Does God want religious diversity? Abu Dhabi text raises questions

20190207T0836-24312-CNS-VATICAN-LETTER-DIALOGUE_800-690x450ROME – That many religions exist in the world is a fact, but what that plurality communicates to believers about God is a question that theologians are still discussing.

Pope Francis and Sheik Ahmad el-Tayeb, grand imam of al-Azhar, a leading authority for many Sunni Muslims, stepped into the debate Feb. 4 when they signed a document on “human fraternity” and improving Christian-Muslim relations.

“The pluralism and the diversity of religions, color, sex, race and language are willed by God in his wisdom, through which he created human beings,” the document said.

The document goes on to insist on the basic human right to freedom of religion, appealing to both Christians and Muslims not only to tolerate the religious faith of the other, but to recognize the other’s faith as something “willed by God in his wisdom.”

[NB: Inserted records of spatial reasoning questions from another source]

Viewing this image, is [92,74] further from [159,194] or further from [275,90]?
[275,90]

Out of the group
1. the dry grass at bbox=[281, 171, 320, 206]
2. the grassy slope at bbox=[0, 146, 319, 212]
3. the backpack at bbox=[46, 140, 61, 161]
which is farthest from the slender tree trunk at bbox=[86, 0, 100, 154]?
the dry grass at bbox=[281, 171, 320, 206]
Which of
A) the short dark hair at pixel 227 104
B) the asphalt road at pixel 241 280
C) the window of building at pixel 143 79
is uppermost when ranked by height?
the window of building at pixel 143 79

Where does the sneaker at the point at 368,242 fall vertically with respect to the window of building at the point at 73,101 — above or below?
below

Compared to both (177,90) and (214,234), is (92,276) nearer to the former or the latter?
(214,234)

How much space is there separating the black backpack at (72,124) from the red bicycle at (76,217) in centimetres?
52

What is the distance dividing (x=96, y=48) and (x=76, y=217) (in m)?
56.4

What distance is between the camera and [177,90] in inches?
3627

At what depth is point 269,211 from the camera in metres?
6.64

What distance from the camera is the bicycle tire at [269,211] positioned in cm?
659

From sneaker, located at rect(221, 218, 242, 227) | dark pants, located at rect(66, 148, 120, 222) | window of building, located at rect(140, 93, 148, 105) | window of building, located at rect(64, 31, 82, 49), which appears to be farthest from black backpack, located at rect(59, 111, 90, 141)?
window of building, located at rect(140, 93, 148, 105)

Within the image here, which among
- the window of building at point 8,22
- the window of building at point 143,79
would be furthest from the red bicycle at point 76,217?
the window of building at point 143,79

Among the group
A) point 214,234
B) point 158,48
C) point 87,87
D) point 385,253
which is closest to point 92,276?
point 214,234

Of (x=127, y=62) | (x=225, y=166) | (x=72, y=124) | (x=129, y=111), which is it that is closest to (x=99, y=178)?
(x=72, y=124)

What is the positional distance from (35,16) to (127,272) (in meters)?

In other words, the message seems to be, if God “wants” religious diversity, who are human beings to be intolerant of it?

But can God really “want” a variety of religions? And is that what the statement Pope Francis signed really says?

In a post on the document, Father John Zuhlsdorf, a blogger, tried to explain things by saying that God has an “active or positive will” of what he desires and makes happen, and “a ‘permissive will’ by which he allows that things will take place that are not in accord with the order he established.”

In that case, God tolerates other religions.